Former government officials currently associated with Promontory include:
- Sarah Bloom Raskin. Former United States Deputy Secretary of the Treasury, former member of the Federal Reserve Governor, and former Maryland Commissioner of Financial Regulation. Served as managing director of Promontory Financial Group, Washington. Currently a Promontory Advisory Board vice chair.
- Mary Schapiro. Former chair of the Securities and Exchange Commission and former chair of the Commodity Futures Trading Commission. Joined Promontory in April 2013 as managing director and chair of its governance and markets practice. Currently a Promontory Advisory Board vice chair.
- Julie L. Williams. Former first senior deputy comptroller and chief counsel and two-time former acting Comptroller of the Currency. Current co-chair of the firm's operating committee.
- Dr Jeffrey Carmichael. Former founding chair of the Australian Prudential Regulation Authority following 20 years with the Reserve Bank of Australia. Dr. Carmichael is Chief Executive Officer of Promontory Financial Group Australasia (PFGA).

Former government officials previously associated with Promontory include:
- Elizabeth McCaul. Former New York Superintendent of Banks. Former head of New York office of Promontory, global head of strategy, and interim chair of Promontory Financial Group Europe.
- David Nason. Former Assistant Secretary for Financial Institutions, U.S. Treasury. Served as managing director of Promontory Financial Group, Washington.
- Tommaso Padoa-Schioppa (1940-2010). Former Italian Minister of Economy and Finances and former chairman of the Basel Committee on Banking Supervision. Served as chairman of Promontory Financial Group Europe until his death.

== Engagements ==

After uncovering foreign exchange losses in its U.S. banking subsidiary, Allfirst Financial Inc., Allied Irish Bank in 2002 engaged Promontory to conduct an internal investigation. Promontory issued the "Ludwig Report", on March 14, 2002. The report detailed how the trader John Rusnak hid losses of $691 million over five years. The report concluded that Rusnak, who was fired for his role in the trading losses, received no active help from within or outside the bank.

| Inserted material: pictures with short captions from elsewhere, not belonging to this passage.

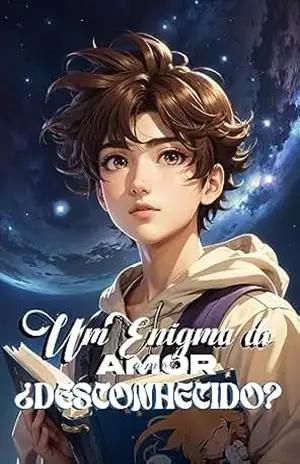 Um Enigma do amor desconhecido – Lucas  Oliveira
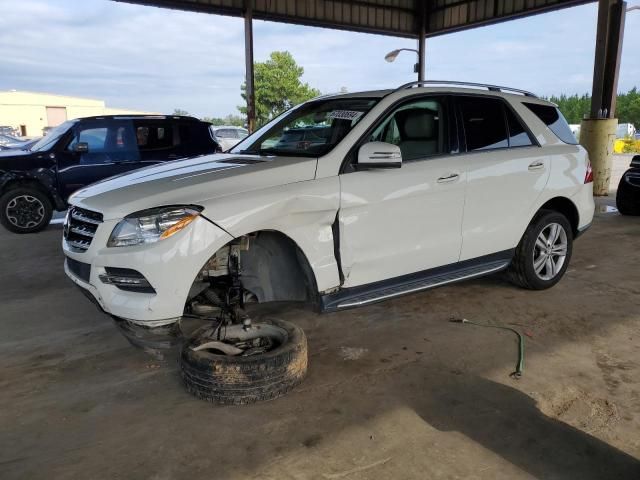 2013 Mercedes-Benz ML 350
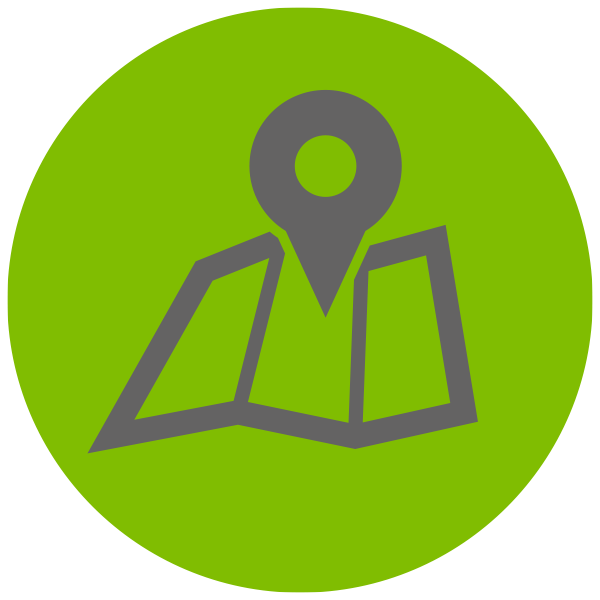 map graphic 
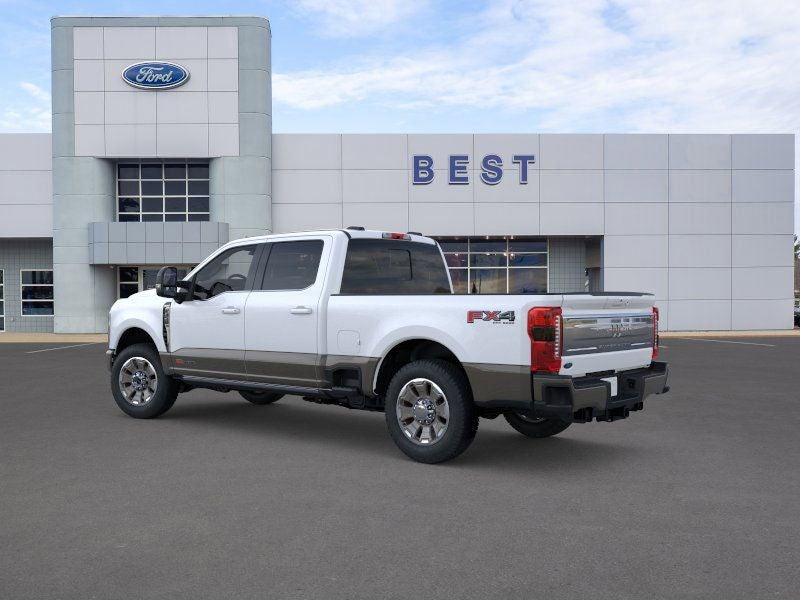 2026 Ford F-350SD King Ranch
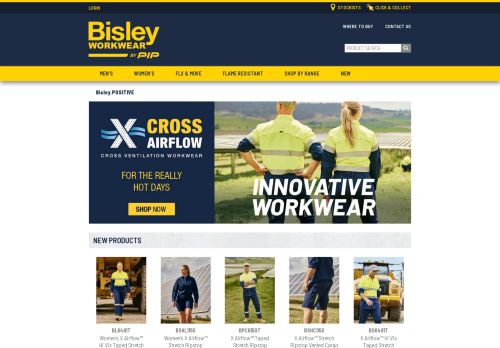 Bisley Workwear capture - 2024-01-10 05:19:55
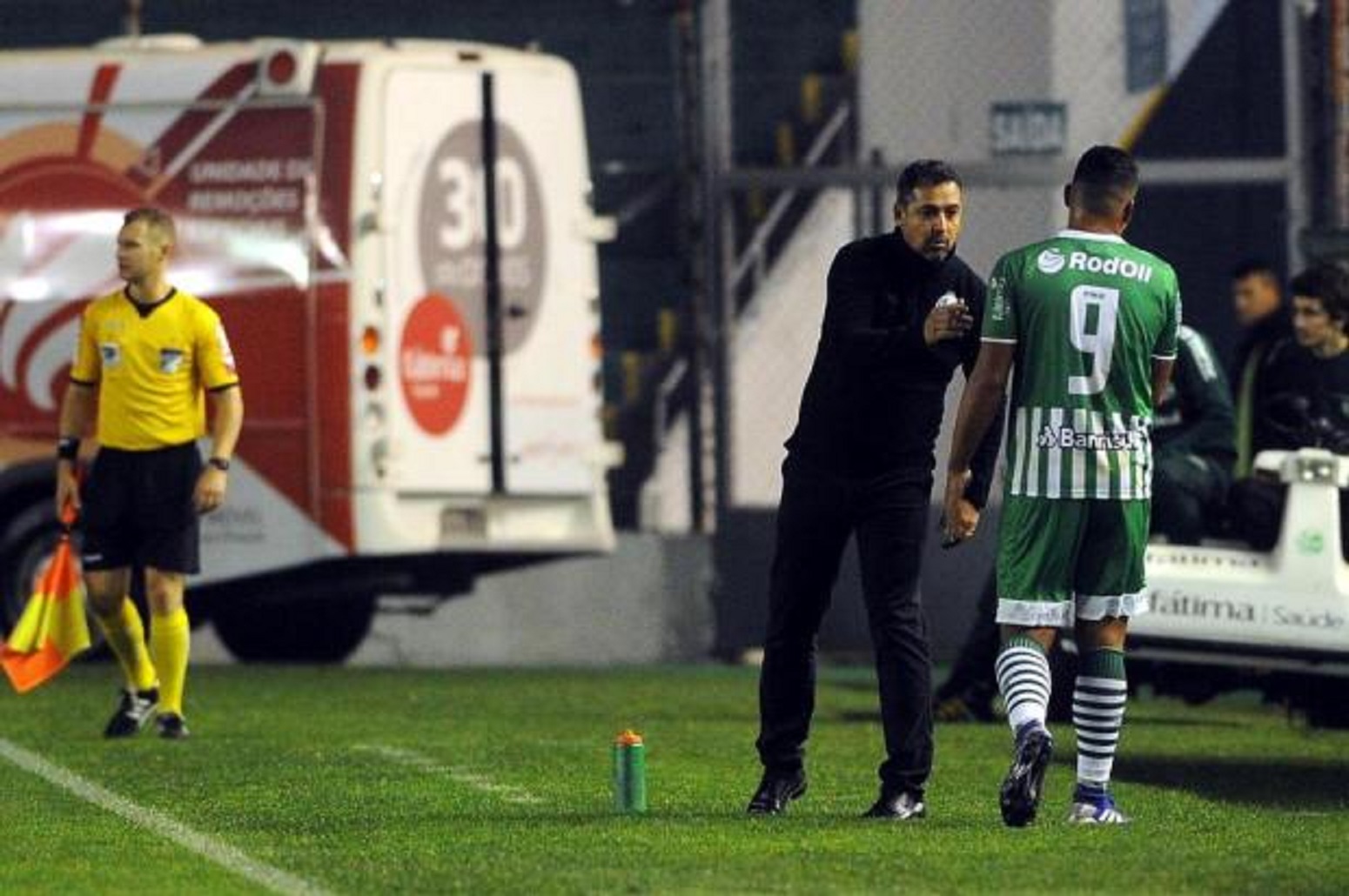 Time sulista quer derrotar clube acreano em casa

Promontory found that the internal control mechanisms and audits had been insufficient.

Promontory advised further the government of the United States and from other countries like Cameroon and Iceland.

Promontory was hired to carry out by order of the Holy See a comprehensive investigation of all customer contacts of the Institute for the Works of Religion (Istituto per le Opere di Religione – IOR), often also called the Vatican bank, on money laundering guided by former Promontory Europe executives Elizabeth McCaul and Raffaele Cosimo.

In the aftermath of the subprime mortgage crisis, Promontory was one of several consulting firms selected by federal banking regulators to conduct reviews of loan foreclosures initiated by 16 mortgage servicing companies. Promontory reviewed the foreclosure activities of Bank of America, PNC Financial Services and Wells Fargo, encompassing more than 250,000 loan contracts. Promontory was paid $927 million, which led to strong criticism and doubt about the independence of the examination. A hearing was arranged by the U.S. Senate Banking Committee to assess whether regulators had handed off too much oversight authority to private consulting firms such as Promontory.

Promontory was also engaged by Commonwealth Bank to oversee their Open Advice Review in 2014 and by Westpac to undertake an independent review into their breach of anti money laundering laws in 2019.

== New York State enforcement action ==

In August 2015, Promontory entered into an agreement with the New York Department of Financial Services to resolve the state's allegations that it had watered down compliance reports for a UK banking client, Standard Chartered Bank. Promontory agreed to pay a $15 million penalty and voluntarily abstained for six months from accepting new consulting engagements in New York.